Question

Match Column I with Column II:

Column I		Column II
A	Dielectric ring uniformly charged.	P	Time independent electrostatic field out of system.
B	Dielectric ring uniformly charged rotating with angular velocity $\omega$.	Q	Magnetic field.
C	Constant current in ring $i_{0}$.	R	Induced electric field.
D	$i =i_{0} \cos \omega t$	S	Magnetic moment.

• A. $( A ) \rightarrow( P ) ;( B ) \rightarrow( Q ),( S ) ;( C ) \rightarrow( Q ),( S ) ;( D ) \rightarrow( P )$
• B. $( A ) \rightarrow( P ) ;( B ) \rightarrow( Q ),( S ) ;( C ) \rightarrow( Q ),( S ) ;( D ) \rightarrow( Q ),( S )$
• C. $( A ) \rightarrow( P ) ;( B ) \rightarrow( Q ),( S ) ;( C ) \rightarrow( Q ),( S ) ;( D ) \rightarrow( Q ),( R )(S)$
• D. $( A ) \rightarrow( P ) ;( B ) \rightarrow( Q ),( S ) ;( C ) \rightarrow( Q ),( S ) ;( D ) \rightarrow( R ),( S )$

Answer 1

Answer: (C)

$( A ) \rightarrow( P )$
$E =\frac{k q x}{\left(a^{2}+x^{2}\right)^{\frac{3}{2}}}$

(B) $\rightarrow(Q),(S)$
A rotating (accelerated) charge creates a magnetic field.

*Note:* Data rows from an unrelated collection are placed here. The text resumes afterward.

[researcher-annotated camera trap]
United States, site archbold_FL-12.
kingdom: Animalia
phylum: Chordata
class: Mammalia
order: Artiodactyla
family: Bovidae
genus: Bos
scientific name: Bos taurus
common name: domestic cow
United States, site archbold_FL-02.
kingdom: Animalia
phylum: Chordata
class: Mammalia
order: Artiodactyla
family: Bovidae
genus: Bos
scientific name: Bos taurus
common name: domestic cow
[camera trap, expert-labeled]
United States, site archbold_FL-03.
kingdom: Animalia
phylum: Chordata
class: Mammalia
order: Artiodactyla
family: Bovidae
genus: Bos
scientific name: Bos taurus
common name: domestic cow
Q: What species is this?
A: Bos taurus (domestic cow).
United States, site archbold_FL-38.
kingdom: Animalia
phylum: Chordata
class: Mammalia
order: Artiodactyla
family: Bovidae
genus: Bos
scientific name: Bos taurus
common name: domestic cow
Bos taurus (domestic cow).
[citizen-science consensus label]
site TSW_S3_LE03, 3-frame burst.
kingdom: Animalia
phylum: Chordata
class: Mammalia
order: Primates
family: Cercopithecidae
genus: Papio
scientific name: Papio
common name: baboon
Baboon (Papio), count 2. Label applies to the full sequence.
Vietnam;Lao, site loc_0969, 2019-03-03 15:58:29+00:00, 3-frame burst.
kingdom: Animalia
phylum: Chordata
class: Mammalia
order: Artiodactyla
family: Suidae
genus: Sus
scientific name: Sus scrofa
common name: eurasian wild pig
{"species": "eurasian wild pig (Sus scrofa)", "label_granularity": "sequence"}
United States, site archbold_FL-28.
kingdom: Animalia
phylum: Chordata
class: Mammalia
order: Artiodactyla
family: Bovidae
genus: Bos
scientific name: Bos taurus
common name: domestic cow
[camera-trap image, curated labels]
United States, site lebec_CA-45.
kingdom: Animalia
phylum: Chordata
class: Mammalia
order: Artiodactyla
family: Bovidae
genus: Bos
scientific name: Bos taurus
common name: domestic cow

There is also a magnetic movement, namely, $\vec{m}=i \vec{A}$ associated with it.
$( C ) \rightarrow( Q ),( S )$

$\frac{\mu_{0} i a^{2}}{2\left(a^{2}+x^{2}\right)^{\frac{3}{2}}} $
$\vec{m}=i_{0} \vec{A} $
$( D ) \rightarrow( Q ),( R ),( S )$
Time-varying current creates a time-varying field. Hence, the magnetic flux also varies with time, which creates induced emf (induced $\vec{E}$ ) in accordance with Faraday's law.